Elon Musk serait-il en train de bâtir les normes technologiques de l’homme multiplanétaire de demain ? L’avenir nous le dira.

Si la Lune figure pour le moment l’objectif principal de la NASA et de SpaceX, qu’en est-il de la Planète rouge que nous promet l’Iron Man du monde réel ? « La réponse habituelle depuis 50 ans, c’est qu’on ira sur Mars dans 30 ans, ironise Xavier Pasco. Musk a l’air très optimiste, il dit que ce sera dans les années qui viennent. Demeurent quand même des gros obstacles, comme celui des radiations*. Ça se fera peut-être un jour mais dans des décennies. » Si les dates fixées par SpaceX pour aller sur Mars semblent difficiles à tenir, il ne faut pas sous-estimer la force de la méthode Musk : « Fly, fail, fix. » On lance, ça rate, on change et on relance. L’idée est de supprimer les trop nombreuses étapes de sécurité pour fabriquer et tester des prototypes en un temps record. Lorsque SpaceX teste son prototype n° 4, les n° 5, 6 et 7 sont déjà en construction… Selon notre grand témoin, « sa méthode est symétriquement opposée à la philosophie du spatial où l’on fait les choses avec zéro défaut à la base. Là, c’est la logique du patch Internet, avec des mises à jour permanentes. Ça pourrait se révéler très dur pour SpaceX s’il arrive un accident, a fortiori “humain” : on remettrait alors tout ce fonctionnement en cause. »

Reste la question du financement. Elon Musk a beau jouer les milliardaires surentrepreneurs, il ne peut dilapider sa fortune – estimée à 19,6 milliards de dollars américains, 24e personne la plus riche aux États-Unis selon Forbes –, sans gagner encore plus d’argent. En réalité, il se garde bien de puiser dans ses avoirs, il cherche de l’argent en permanence via des levées de fonds. Quand Bezos (Amazon) injecte 1 milliard de dollars par an dans Blue Origin, l’une des autres sociétés de vols spatiaux privée, Musk, lui, essaie de tuer la concurrence. Il se sera montré notamment très féroce vis-à-vis de l’entreprise One Web qu’il a écrasée grâce à son projet de satellites Starlink, véritable vache à lait censée représenter 50 % des revenus de SpaceX au bout de trois ans, 75 % après cinq ans et 80 % à terme. Pour Xavier Pasco, l’espace est le nouveau marché pour entrepreneurs visionnaires : « Les satellites ont pris beaucoup d’importance, l’espace est en train de se diluer dans un monde de l’information qui a beaucoup gonflé. Il existe des enjeux à la fois politiques, économiques et celui de la standardisation. L’espace a donc repris de l’importance.

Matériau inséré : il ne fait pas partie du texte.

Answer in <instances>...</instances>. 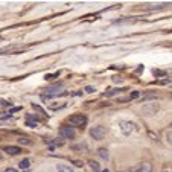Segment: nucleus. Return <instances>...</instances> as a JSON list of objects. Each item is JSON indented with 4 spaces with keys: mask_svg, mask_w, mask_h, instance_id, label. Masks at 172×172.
<instances>
[{
    "mask_svg": "<svg viewBox=\"0 0 172 172\" xmlns=\"http://www.w3.org/2000/svg\"><path fill=\"white\" fill-rule=\"evenodd\" d=\"M69 123L72 126H84L87 123V116L85 114H73L69 119Z\"/></svg>",
    "mask_w": 172,
    "mask_h": 172,
    "instance_id": "nucleus-1",
    "label": "nucleus"
},
{
    "mask_svg": "<svg viewBox=\"0 0 172 172\" xmlns=\"http://www.w3.org/2000/svg\"><path fill=\"white\" fill-rule=\"evenodd\" d=\"M134 126L136 125H134L133 122H128V120H120V122H119V128H120V131L125 136H130L131 133H133V131H134Z\"/></svg>",
    "mask_w": 172,
    "mask_h": 172,
    "instance_id": "nucleus-2",
    "label": "nucleus"
},
{
    "mask_svg": "<svg viewBox=\"0 0 172 172\" xmlns=\"http://www.w3.org/2000/svg\"><path fill=\"white\" fill-rule=\"evenodd\" d=\"M158 108H160L158 104H145L142 107V113L145 116H152V114H155L158 111Z\"/></svg>",
    "mask_w": 172,
    "mask_h": 172,
    "instance_id": "nucleus-3",
    "label": "nucleus"
},
{
    "mask_svg": "<svg viewBox=\"0 0 172 172\" xmlns=\"http://www.w3.org/2000/svg\"><path fill=\"white\" fill-rule=\"evenodd\" d=\"M90 136L93 137L95 140H102L104 139V136H105V128L104 126H93L90 130Z\"/></svg>",
    "mask_w": 172,
    "mask_h": 172,
    "instance_id": "nucleus-4",
    "label": "nucleus"
},
{
    "mask_svg": "<svg viewBox=\"0 0 172 172\" xmlns=\"http://www.w3.org/2000/svg\"><path fill=\"white\" fill-rule=\"evenodd\" d=\"M60 136H61V137H64V139H73L75 137V130L64 125V126L60 128Z\"/></svg>",
    "mask_w": 172,
    "mask_h": 172,
    "instance_id": "nucleus-5",
    "label": "nucleus"
},
{
    "mask_svg": "<svg viewBox=\"0 0 172 172\" xmlns=\"http://www.w3.org/2000/svg\"><path fill=\"white\" fill-rule=\"evenodd\" d=\"M131 172H152V165L149 161H145V163H140L139 166H136L131 169Z\"/></svg>",
    "mask_w": 172,
    "mask_h": 172,
    "instance_id": "nucleus-6",
    "label": "nucleus"
},
{
    "mask_svg": "<svg viewBox=\"0 0 172 172\" xmlns=\"http://www.w3.org/2000/svg\"><path fill=\"white\" fill-rule=\"evenodd\" d=\"M5 152L11 154V155H17V154H21L23 152V149H21L20 146H12V145H8V146H3L2 148Z\"/></svg>",
    "mask_w": 172,
    "mask_h": 172,
    "instance_id": "nucleus-7",
    "label": "nucleus"
},
{
    "mask_svg": "<svg viewBox=\"0 0 172 172\" xmlns=\"http://www.w3.org/2000/svg\"><path fill=\"white\" fill-rule=\"evenodd\" d=\"M56 169H58V172H75V169L69 165H56Z\"/></svg>",
    "mask_w": 172,
    "mask_h": 172,
    "instance_id": "nucleus-8",
    "label": "nucleus"
},
{
    "mask_svg": "<svg viewBox=\"0 0 172 172\" xmlns=\"http://www.w3.org/2000/svg\"><path fill=\"white\" fill-rule=\"evenodd\" d=\"M122 90H123V89H113V90H108V91H105V93H104V96H105V98H111V96L119 95Z\"/></svg>",
    "mask_w": 172,
    "mask_h": 172,
    "instance_id": "nucleus-9",
    "label": "nucleus"
},
{
    "mask_svg": "<svg viewBox=\"0 0 172 172\" xmlns=\"http://www.w3.org/2000/svg\"><path fill=\"white\" fill-rule=\"evenodd\" d=\"M89 165H90V167L93 169L95 172H101V165L98 161H95V160H89Z\"/></svg>",
    "mask_w": 172,
    "mask_h": 172,
    "instance_id": "nucleus-10",
    "label": "nucleus"
},
{
    "mask_svg": "<svg viewBox=\"0 0 172 172\" xmlns=\"http://www.w3.org/2000/svg\"><path fill=\"white\" fill-rule=\"evenodd\" d=\"M29 166H30L29 158H24V160H21V161L19 163V167H20V169H29Z\"/></svg>",
    "mask_w": 172,
    "mask_h": 172,
    "instance_id": "nucleus-11",
    "label": "nucleus"
},
{
    "mask_svg": "<svg viewBox=\"0 0 172 172\" xmlns=\"http://www.w3.org/2000/svg\"><path fill=\"white\" fill-rule=\"evenodd\" d=\"M98 154L104 158V160H108V157H110V154H108V151H107L105 148H99V149H98Z\"/></svg>",
    "mask_w": 172,
    "mask_h": 172,
    "instance_id": "nucleus-12",
    "label": "nucleus"
},
{
    "mask_svg": "<svg viewBox=\"0 0 172 172\" xmlns=\"http://www.w3.org/2000/svg\"><path fill=\"white\" fill-rule=\"evenodd\" d=\"M157 98V95H155V91H148V93H143V99L146 101V99H155Z\"/></svg>",
    "mask_w": 172,
    "mask_h": 172,
    "instance_id": "nucleus-13",
    "label": "nucleus"
},
{
    "mask_svg": "<svg viewBox=\"0 0 172 172\" xmlns=\"http://www.w3.org/2000/svg\"><path fill=\"white\" fill-rule=\"evenodd\" d=\"M19 143H20V145H26V146H29V145H30V140H29L28 137H20V139H19Z\"/></svg>",
    "mask_w": 172,
    "mask_h": 172,
    "instance_id": "nucleus-14",
    "label": "nucleus"
},
{
    "mask_svg": "<svg viewBox=\"0 0 172 172\" xmlns=\"http://www.w3.org/2000/svg\"><path fill=\"white\" fill-rule=\"evenodd\" d=\"M32 108H34V110H37V111H38V113H41V114H43V116H44V114H46V113H44V110H43L41 107H38V105H37V104H32Z\"/></svg>",
    "mask_w": 172,
    "mask_h": 172,
    "instance_id": "nucleus-15",
    "label": "nucleus"
},
{
    "mask_svg": "<svg viewBox=\"0 0 172 172\" xmlns=\"http://www.w3.org/2000/svg\"><path fill=\"white\" fill-rule=\"evenodd\" d=\"M139 96H140V91H133V93L130 95V98H128V99H137Z\"/></svg>",
    "mask_w": 172,
    "mask_h": 172,
    "instance_id": "nucleus-16",
    "label": "nucleus"
},
{
    "mask_svg": "<svg viewBox=\"0 0 172 172\" xmlns=\"http://www.w3.org/2000/svg\"><path fill=\"white\" fill-rule=\"evenodd\" d=\"M72 163H73V165L76 166V167H82V165H84L81 160H72Z\"/></svg>",
    "mask_w": 172,
    "mask_h": 172,
    "instance_id": "nucleus-17",
    "label": "nucleus"
},
{
    "mask_svg": "<svg viewBox=\"0 0 172 172\" xmlns=\"http://www.w3.org/2000/svg\"><path fill=\"white\" fill-rule=\"evenodd\" d=\"M85 91H87V93H95L96 90H95L91 85H87V87H85Z\"/></svg>",
    "mask_w": 172,
    "mask_h": 172,
    "instance_id": "nucleus-18",
    "label": "nucleus"
},
{
    "mask_svg": "<svg viewBox=\"0 0 172 172\" xmlns=\"http://www.w3.org/2000/svg\"><path fill=\"white\" fill-rule=\"evenodd\" d=\"M5 172H19V171L14 169V167H8V169H5Z\"/></svg>",
    "mask_w": 172,
    "mask_h": 172,
    "instance_id": "nucleus-19",
    "label": "nucleus"
},
{
    "mask_svg": "<svg viewBox=\"0 0 172 172\" xmlns=\"http://www.w3.org/2000/svg\"><path fill=\"white\" fill-rule=\"evenodd\" d=\"M101 172H110L108 169H104V171H101Z\"/></svg>",
    "mask_w": 172,
    "mask_h": 172,
    "instance_id": "nucleus-20",
    "label": "nucleus"
},
{
    "mask_svg": "<svg viewBox=\"0 0 172 172\" xmlns=\"http://www.w3.org/2000/svg\"><path fill=\"white\" fill-rule=\"evenodd\" d=\"M2 157H3V155H2V152H0V160H2Z\"/></svg>",
    "mask_w": 172,
    "mask_h": 172,
    "instance_id": "nucleus-21",
    "label": "nucleus"
},
{
    "mask_svg": "<svg viewBox=\"0 0 172 172\" xmlns=\"http://www.w3.org/2000/svg\"><path fill=\"white\" fill-rule=\"evenodd\" d=\"M120 172H125V171H120Z\"/></svg>",
    "mask_w": 172,
    "mask_h": 172,
    "instance_id": "nucleus-22",
    "label": "nucleus"
}]
</instances>
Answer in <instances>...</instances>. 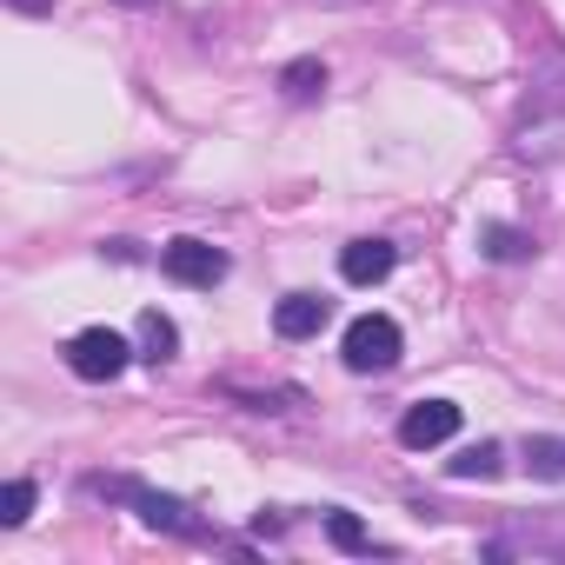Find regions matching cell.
<instances>
[{
	"instance_id": "obj_1",
	"label": "cell",
	"mask_w": 565,
	"mask_h": 565,
	"mask_svg": "<svg viewBox=\"0 0 565 565\" xmlns=\"http://www.w3.org/2000/svg\"><path fill=\"white\" fill-rule=\"evenodd\" d=\"M399 347H406L399 320L360 313V320L347 327V340H340V360H347V373H393V366H399Z\"/></svg>"
},
{
	"instance_id": "obj_2",
	"label": "cell",
	"mask_w": 565,
	"mask_h": 565,
	"mask_svg": "<svg viewBox=\"0 0 565 565\" xmlns=\"http://www.w3.org/2000/svg\"><path fill=\"white\" fill-rule=\"evenodd\" d=\"M127 360H140L114 327H81L74 340H67V373L74 380H87V386H107V380H120L127 373Z\"/></svg>"
},
{
	"instance_id": "obj_3",
	"label": "cell",
	"mask_w": 565,
	"mask_h": 565,
	"mask_svg": "<svg viewBox=\"0 0 565 565\" xmlns=\"http://www.w3.org/2000/svg\"><path fill=\"white\" fill-rule=\"evenodd\" d=\"M160 273L173 279V287H220L226 253L213 239H173V246H160Z\"/></svg>"
},
{
	"instance_id": "obj_4",
	"label": "cell",
	"mask_w": 565,
	"mask_h": 565,
	"mask_svg": "<svg viewBox=\"0 0 565 565\" xmlns=\"http://www.w3.org/2000/svg\"><path fill=\"white\" fill-rule=\"evenodd\" d=\"M127 505H134V512H140V519H147L153 532H180V539H213V532H206V525L193 519V505H186V499H173V492H147V486H134V492H127Z\"/></svg>"
},
{
	"instance_id": "obj_5",
	"label": "cell",
	"mask_w": 565,
	"mask_h": 565,
	"mask_svg": "<svg viewBox=\"0 0 565 565\" xmlns=\"http://www.w3.org/2000/svg\"><path fill=\"white\" fill-rule=\"evenodd\" d=\"M452 433H459V406H452V399H419V406L399 419V446H413V452L446 446Z\"/></svg>"
},
{
	"instance_id": "obj_6",
	"label": "cell",
	"mask_w": 565,
	"mask_h": 565,
	"mask_svg": "<svg viewBox=\"0 0 565 565\" xmlns=\"http://www.w3.org/2000/svg\"><path fill=\"white\" fill-rule=\"evenodd\" d=\"M393 266H399L393 239H347L340 246V279H347V287H380Z\"/></svg>"
},
{
	"instance_id": "obj_7",
	"label": "cell",
	"mask_w": 565,
	"mask_h": 565,
	"mask_svg": "<svg viewBox=\"0 0 565 565\" xmlns=\"http://www.w3.org/2000/svg\"><path fill=\"white\" fill-rule=\"evenodd\" d=\"M327 320H333V300H320V294H287L273 307V333L279 340H313Z\"/></svg>"
},
{
	"instance_id": "obj_8",
	"label": "cell",
	"mask_w": 565,
	"mask_h": 565,
	"mask_svg": "<svg viewBox=\"0 0 565 565\" xmlns=\"http://www.w3.org/2000/svg\"><path fill=\"white\" fill-rule=\"evenodd\" d=\"M134 353H140L147 366H167V360L180 353V327H173L167 313H153V307H147V313H140V327H134Z\"/></svg>"
},
{
	"instance_id": "obj_9",
	"label": "cell",
	"mask_w": 565,
	"mask_h": 565,
	"mask_svg": "<svg viewBox=\"0 0 565 565\" xmlns=\"http://www.w3.org/2000/svg\"><path fill=\"white\" fill-rule=\"evenodd\" d=\"M552 107H565V54H552V61L532 74V94H525V120H539V114H552Z\"/></svg>"
},
{
	"instance_id": "obj_10",
	"label": "cell",
	"mask_w": 565,
	"mask_h": 565,
	"mask_svg": "<svg viewBox=\"0 0 565 565\" xmlns=\"http://www.w3.org/2000/svg\"><path fill=\"white\" fill-rule=\"evenodd\" d=\"M279 94H287L294 107L320 100V94H327V67H320V61H294V67H279Z\"/></svg>"
},
{
	"instance_id": "obj_11",
	"label": "cell",
	"mask_w": 565,
	"mask_h": 565,
	"mask_svg": "<svg viewBox=\"0 0 565 565\" xmlns=\"http://www.w3.org/2000/svg\"><path fill=\"white\" fill-rule=\"evenodd\" d=\"M479 246H486V259H499V266H512V259H532V233L525 226H486L479 233Z\"/></svg>"
},
{
	"instance_id": "obj_12",
	"label": "cell",
	"mask_w": 565,
	"mask_h": 565,
	"mask_svg": "<svg viewBox=\"0 0 565 565\" xmlns=\"http://www.w3.org/2000/svg\"><path fill=\"white\" fill-rule=\"evenodd\" d=\"M499 466H505V446H499V439H479V446H466L446 472H452V479H499Z\"/></svg>"
},
{
	"instance_id": "obj_13",
	"label": "cell",
	"mask_w": 565,
	"mask_h": 565,
	"mask_svg": "<svg viewBox=\"0 0 565 565\" xmlns=\"http://www.w3.org/2000/svg\"><path fill=\"white\" fill-rule=\"evenodd\" d=\"M233 399H246V413H294L300 406V386H266V393H246V386H226Z\"/></svg>"
},
{
	"instance_id": "obj_14",
	"label": "cell",
	"mask_w": 565,
	"mask_h": 565,
	"mask_svg": "<svg viewBox=\"0 0 565 565\" xmlns=\"http://www.w3.org/2000/svg\"><path fill=\"white\" fill-rule=\"evenodd\" d=\"M327 539H333L340 552H373V532H366L353 512H327Z\"/></svg>"
},
{
	"instance_id": "obj_15",
	"label": "cell",
	"mask_w": 565,
	"mask_h": 565,
	"mask_svg": "<svg viewBox=\"0 0 565 565\" xmlns=\"http://www.w3.org/2000/svg\"><path fill=\"white\" fill-rule=\"evenodd\" d=\"M28 512H34V479H8V492H0V525H28Z\"/></svg>"
},
{
	"instance_id": "obj_16",
	"label": "cell",
	"mask_w": 565,
	"mask_h": 565,
	"mask_svg": "<svg viewBox=\"0 0 565 565\" xmlns=\"http://www.w3.org/2000/svg\"><path fill=\"white\" fill-rule=\"evenodd\" d=\"M525 459H532L539 479H565V439H545V433H539V439L525 446Z\"/></svg>"
},
{
	"instance_id": "obj_17",
	"label": "cell",
	"mask_w": 565,
	"mask_h": 565,
	"mask_svg": "<svg viewBox=\"0 0 565 565\" xmlns=\"http://www.w3.org/2000/svg\"><path fill=\"white\" fill-rule=\"evenodd\" d=\"M14 14H54V0H8Z\"/></svg>"
},
{
	"instance_id": "obj_18",
	"label": "cell",
	"mask_w": 565,
	"mask_h": 565,
	"mask_svg": "<svg viewBox=\"0 0 565 565\" xmlns=\"http://www.w3.org/2000/svg\"><path fill=\"white\" fill-rule=\"evenodd\" d=\"M120 8H153V0H120Z\"/></svg>"
}]
</instances>
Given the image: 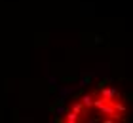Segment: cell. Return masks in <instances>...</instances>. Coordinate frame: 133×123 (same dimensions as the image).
Instances as JSON below:
<instances>
[{
    "instance_id": "obj_1",
    "label": "cell",
    "mask_w": 133,
    "mask_h": 123,
    "mask_svg": "<svg viewBox=\"0 0 133 123\" xmlns=\"http://www.w3.org/2000/svg\"><path fill=\"white\" fill-rule=\"evenodd\" d=\"M101 97H105L108 98V100H118V91L116 89H110V87H105V89H101Z\"/></svg>"
}]
</instances>
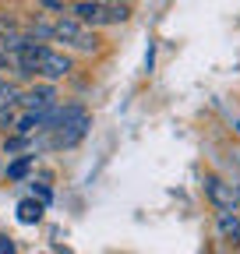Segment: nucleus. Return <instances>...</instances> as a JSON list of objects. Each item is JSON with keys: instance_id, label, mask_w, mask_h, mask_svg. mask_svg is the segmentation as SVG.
<instances>
[{"instance_id": "obj_1", "label": "nucleus", "mask_w": 240, "mask_h": 254, "mask_svg": "<svg viewBox=\"0 0 240 254\" xmlns=\"http://www.w3.org/2000/svg\"><path fill=\"white\" fill-rule=\"evenodd\" d=\"M88 127H92V117L81 106H60L57 120L50 124V145L53 148H74L88 134Z\"/></svg>"}, {"instance_id": "obj_2", "label": "nucleus", "mask_w": 240, "mask_h": 254, "mask_svg": "<svg viewBox=\"0 0 240 254\" xmlns=\"http://www.w3.org/2000/svg\"><path fill=\"white\" fill-rule=\"evenodd\" d=\"M71 18H78L88 28L120 25L131 18V4H120V0H78V4H71Z\"/></svg>"}, {"instance_id": "obj_3", "label": "nucleus", "mask_w": 240, "mask_h": 254, "mask_svg": "<svg viewBox=\"0 0 240 254\" xmlns=\"http://www.w3.org/2000/svg\"><path fill=\"white\" fill-rule=\"evenodd\" d=\"M53 39H60L64 46H71V50H78V53H96V50H99L96 32L88 28V25H81L78 18H71V14H64V18L53 21Z\"/></svg>"}, {"instance_id": "obj_4", "label": "nucleus", "mask_w": 240, "mask_h": 254, "mask_svg": "<svg viewBox=\"0 0 240 254\" xmlns=\"http://www.w3.org/2000/svg\"><path fill=\"white\" fill-rule=\"evenodd\" d=\"M205 198L216 212H240V187L216 173H205Z\"/></svg>"}, {"instance_id": "obj_5", "label": "nucleus", "mask_w": 240, "mask_h": 254, "mask_svg": "<svg viewBox=\"0 0 240 254\" xmlns=\"http://www.w3.org/2000/svg\"><path fill=\"white\" fill-rule=\"evenodd\" d=\"M18 106H21L25 113H46V110L57 106V88H53V85H32L28 92H21Z\"/></svg>"}, {"instance_id": "obj_6", "label": "nucleus", "mask_w": 240, "mask_h": 254, "mask_svg": "<svg viewBox=\"0 0 240 254\" xmlns=\"http://www.w3.org/2000/svg\"><path fill=\"white\" fill-rule=\"evenodd\" d=\"M74 71V60L67 57V53H60V50H43V57H39V74L43 78H50V81H57V78H67Z\"/></svg>"}, {"instance_id": "obj_7", "label": "nucleus", "mask_w": 240, "mask_h": 254, "mask_svg": "<svg viewBox=\"0 0 240 254\" xmlns=\"http://www.w3.org/2000/svg\"><path fill=\"white\" fill-rule=\"evenodd\" d=\"M216 230L230 247H240V212H216Z\"/></svg>"}, {"instance_id": "obj_8", "label": "nucleus", "mask_w": 240, "mask_h": 254, "mask_svg": "<svg viewBox=\"0 0 240 254\" xmlns=\"http://www.w3.org/2000/svg\"><path fill=\"white\" fill-rule=\"evenodd\" d=\"M39 219H43V201H36V198L18 201V222H25V226H36Z\"/></svg>"}, {"instance_id": "obj_9", "label": "nucleus", "mask_w": 240, "mask_h": 254, "mask_svg": "<svg viewBox=\"0 0 240 254\" xmlns=\"http://www.w3.org/2000/svg\"><path fill=\"white\" fill-rule=\"evenodd\" d=\"M18 99H21L18 85H14V81H7V78H0V110H14V106H18Z\"/></svg>"}, {"instance_id": "obj_10", "label": "nucleus", "mask_w": 240, "mask_h": 254, "mask_svg": "<svg viewBox=\"0 0 240 254\" xmlns=\"http://www.w3.org/2000/svg\"><path fill=\"white\" fill-rule=\"evenodd\" d=\"M36 163V152H25V155H18L14 163L7 166V180H25V173H28V166Z\"/></svg>"}, {"instance_id": "obj_11", "label": "nucleus", "mask_w": 240, "mask_h": 254, "mask_svg": "<svg viewBox=\"0 0 240 254\" xmlns=\"http://www.w3.org/2000/svg\"><path fill=\"white\" fill-rule=\"evenodd\" d=\"M25 36H28V39H36V43H50V39H53V25H46V21H32Z\"/></svg>"}, {"instance_id": "obj_12", "label": "nucleus", "mask_w": 240, "mask_h": 254, "mask_svg": "<svg viewBox=\"0 0 240 254\" xmlns=\"http://www.w3.org/2000/svg\"><path fill=\"white\" fill-rule=\"evenodd\" d=\"M0 254H18V247H14L11 237H4V233H0Z\"/></svg>"}, {"instance_id": "obj_13", "label": "nucleus", "mask_w": 240, "mask_h": 254, "mask_svg": "<svg viewBox=\"0 0 240 254\" xmlns=\"http://www.w3.org/2000/svg\"><path fill=\"white\" fill-rule=\"evenodd\" d=\"M7 67H14V53L0 50V71H7Z\"/></svg>"}, {"instance_id": "obj_14", "label": "nucleus", "mask_w": 240, "mask_h": 254, "mask_svg": "<svg viewBox=\"0 0 240 254\" xmlns=\"http://www.w3.org/2000/svg\"><path fill=\"white\" fill-rule=\"evenodd\" d=\"M43 7H53V11H64V4H60V0H39Z\"/></svg>"}, {"instance_id": "obj_15", "label": "nucleus", "mask_w": 240, "mask_h": 254, "mask_svg": "<svg viewBox=\"0 0 240 254\" xmlns=\"http://www.w3.org/2000/svg\"><path fill=\"white\" fill-rule=\"evenodd\" d=\"M120 4H131V0H120Z\"/></svg>"}]
</instances>
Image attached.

Les technologies développées par la Silicon Valley, l’électronique et l’IA sont en train d’infuser dans le spatial et de faire baisser les coûts, c’est nouveau. La NASA et le spatial s’ouvrent, c’est de moins en moins cloisonné. » En attendant les vols spatiaux touristiques – le premier est prévu pour 2023 – vous pourrez toujours vous plonger dans le monde de Musk en observant, quand ils sont visibles, les trains de satellites Starlink de Musk, visibles depuis la terre.

Jean-Baptiste Chiara

* Ce rayonnement létal qui irradie dans le système solaire est filtré par l’atmosphère et le champ magnétique de la Terre. Dans l’espace, il pénètre tous les fuselages, ce qui a alimenté le doute des tenants d’une supercherie de la NASA lors des voyages lunaires.